Tracking complements ISRAs by providing behavioral evidence of regular presence and habitat use. Red Sea Reef Ecology Lab studies informed ISRA designations for endangered whale sharks, guitarfish, and manta rays.

Cochran said: “The ISRAs show us the overlap between where the sharks regularly occur and where we have the data to show it. Tracking studies can help generate that data while also telling us how animals move through those habitats and when they may be most exposed to threats like fishing.”

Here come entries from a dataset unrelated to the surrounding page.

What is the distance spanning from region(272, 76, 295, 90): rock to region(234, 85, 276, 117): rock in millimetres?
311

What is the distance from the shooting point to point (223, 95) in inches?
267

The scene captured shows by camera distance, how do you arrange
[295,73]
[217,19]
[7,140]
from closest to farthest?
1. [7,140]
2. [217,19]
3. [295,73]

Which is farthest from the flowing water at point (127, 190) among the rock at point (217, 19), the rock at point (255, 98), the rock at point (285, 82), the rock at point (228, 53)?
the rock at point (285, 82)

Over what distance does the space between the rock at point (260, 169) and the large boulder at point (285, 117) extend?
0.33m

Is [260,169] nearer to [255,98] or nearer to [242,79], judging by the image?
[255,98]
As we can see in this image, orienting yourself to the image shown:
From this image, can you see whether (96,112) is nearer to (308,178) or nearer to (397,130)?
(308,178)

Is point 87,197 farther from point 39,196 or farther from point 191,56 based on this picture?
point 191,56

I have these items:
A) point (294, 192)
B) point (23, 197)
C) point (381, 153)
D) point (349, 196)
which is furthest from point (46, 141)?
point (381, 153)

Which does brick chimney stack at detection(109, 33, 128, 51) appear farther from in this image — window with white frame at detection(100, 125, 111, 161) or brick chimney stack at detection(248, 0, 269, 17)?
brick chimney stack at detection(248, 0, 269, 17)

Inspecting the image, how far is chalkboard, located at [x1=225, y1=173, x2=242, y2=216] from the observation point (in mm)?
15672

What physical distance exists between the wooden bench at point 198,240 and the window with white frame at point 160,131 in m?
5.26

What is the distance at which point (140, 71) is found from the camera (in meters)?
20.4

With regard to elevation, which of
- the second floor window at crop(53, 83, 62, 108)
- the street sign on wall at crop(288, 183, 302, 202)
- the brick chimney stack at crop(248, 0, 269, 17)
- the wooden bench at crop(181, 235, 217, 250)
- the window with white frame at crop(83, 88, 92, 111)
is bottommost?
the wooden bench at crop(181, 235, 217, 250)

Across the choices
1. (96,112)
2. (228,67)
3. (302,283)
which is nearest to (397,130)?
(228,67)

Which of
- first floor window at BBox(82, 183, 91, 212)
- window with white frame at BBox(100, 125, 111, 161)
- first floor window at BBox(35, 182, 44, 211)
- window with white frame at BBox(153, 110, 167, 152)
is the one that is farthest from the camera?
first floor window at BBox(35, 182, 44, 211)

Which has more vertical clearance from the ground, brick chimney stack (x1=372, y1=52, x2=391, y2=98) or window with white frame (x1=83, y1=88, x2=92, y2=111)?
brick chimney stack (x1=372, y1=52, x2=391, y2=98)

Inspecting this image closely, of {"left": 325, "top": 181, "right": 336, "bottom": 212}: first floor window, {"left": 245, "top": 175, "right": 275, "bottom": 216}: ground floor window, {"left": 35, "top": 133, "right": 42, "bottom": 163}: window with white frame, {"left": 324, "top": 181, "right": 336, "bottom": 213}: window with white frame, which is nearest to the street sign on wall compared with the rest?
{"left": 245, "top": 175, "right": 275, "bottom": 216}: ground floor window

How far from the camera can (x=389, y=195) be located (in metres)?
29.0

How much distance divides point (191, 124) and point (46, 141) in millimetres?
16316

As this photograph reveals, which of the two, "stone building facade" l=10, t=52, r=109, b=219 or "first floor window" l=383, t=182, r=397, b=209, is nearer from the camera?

Satellite tracking of Red Sea silky sharks revealed new insights into connectivity, including a shark moving from Jeddah into a Sudanese ISRA — the first documented trans-Red Sea movement. Williams said: “Tracking provides valuable data on shark connectivity, enabling ISRAs to be defined more accurately and protected more effectively.”

The Reef Ecology Lab prioritizes sharks and rays due to their ecological roles and vulnerability. Research combining ecology with oceanography, fisheries science, technology, sociology, and spatial planning is most effective.

The silky shark study demonstrates this: understanding the water column’s temperature structure was essential to interpreting movement patterns and assessing fisheries risk. Michael Berumen, KAUST marine science professor, said: “Saudi Arabia is investing heavily in the Red Sea. Our job is to make sure decisions about protection and use are informed by the best possible science, so sustainability is real, not just a slogan.”

Andrew Temple, research scientist, concluded: “Protecting sharks and rays is not anti-development. It is risk management for the ecosystem services that support fisheries, biodiversity, and long-term tourism value.”